Home > Regulations > Registering as a Family Business

Registering as a Family Business

By: Jennie Kermode - Updated: 17 Dec 2010 | comments*Discuss
Registering As A Family Business

When setting up a family business it's important to think carefully about your options. What will the best business model be for you? How will you incorporate younger family members into the business and how can you keep your business model flexible to accommodate probable future changes? How should you approach the practical business of registering and what changes will you need to make in your household as a result? In the early stages you will have to deal with a lot of paperwork, but don't be intimidated - it's really much simpler than it seems.

Types Of Business

There are two business models which can be practical for family businesses - limited companies and limited liability partnerships.

A limited company is more formal in structure but has the advantage of being clearly defined in law as separate from you and your household, so it's easier to make sure that your domestic finances don't become entangled with it. On the other hand, limited companies are subject to more legislation and may be required, for instance, to take out insurance policies in circumstances where these are not mandatory for partnerships. Partly because of this, and partly because they're so easy to set up, limited liability partnerships are the most popular type of business for family enterprises.

It's also possible to set up an unlimited company, which is more flexible because all its financial ventures are guaranteed by the possessions of its directors, but this is usually a bad idea for a family business as it can put the whole household at risk.

(Records of spatial reasoning questions)
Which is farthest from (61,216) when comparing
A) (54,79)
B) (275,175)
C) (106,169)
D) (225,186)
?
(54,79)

- WHAT YOU WILL DO
According to the text on registering a family business, what type of business is most popular for family enterprises?

- SOLUTION TO THE EXERCISE
Limited liability partnerships.